To tune your network, you can play around with the various training parameters: number of epochs, minibatch size, and learning rate. In addition to that, you can also make more substantial changes such as the following:

* Make the network wider (increase the size of a layer) or deeper (add more layers).
* Implement a different initialization strategy.
* Implement a regularization method or dropout.
* Implement an optimization algorithm with an adaptive learning rate, such as RMSProp or Adam.

## How to submit

When you have reached the performance goal, send this notebook to Marco to receive credit for the assignment. The notebook must be self-contained and must run without error.

In addition to your code, you are asked to submit a short text (less than 500&nbsp;words) in which you reflect on what you have done. Which specific choices did you make when tuning your network? How did these choices affect performance? You can enter your text in the cell below.

### Report

I would like to mention that I have done this lab by reusing some on my own material from project work of another course which I have done it in Coursera website. The course was part of Deep Learning Spacialization and it was the first course (Neural Networks and Deep Learning) in that specialization. 

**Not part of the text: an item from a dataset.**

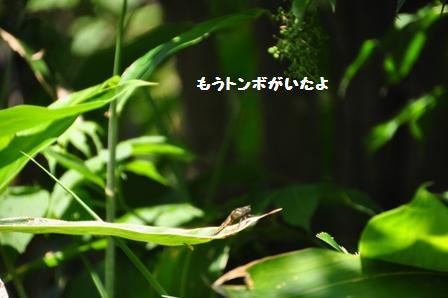 f0212597_1453144.jpg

I have used the vectorized implementation from there to implement the forward and backward propagation part of this lab. 

In my implementation I choose to have one hidden layer which has 200 nodes. I have tried different number of nodes and finaly I get to this number. 

In addition, during my trial and error, I started with zero initial matrices W and biases b but I did not get desired results. Then I used gaussian random initial values for both W and b in addition I multiplied it with different prefactor until I got close to the desired error but prefactor 0.001. 

I have done searching for different learning rate and saw the effect that with larger values we have the zigzag behaviour and smaller values are not converging fast. I got my desired error rate by using learning rate 0.16.  

For the minibach size I search for large values around 100-300 in which I did not get the error rate below 2 percent. We I change it to smaller values I saw some promising reaction so I lower them to 10 and I got the result.

I was thinking that adding more layer will help to improve the performance but it was not what I observed when I added more hidden layers. For example if I add a layer with 50 nodes after my first hidden layer, the performance drops. 

This parameter tuning task seems to heuristic to me and I still need to get more about it.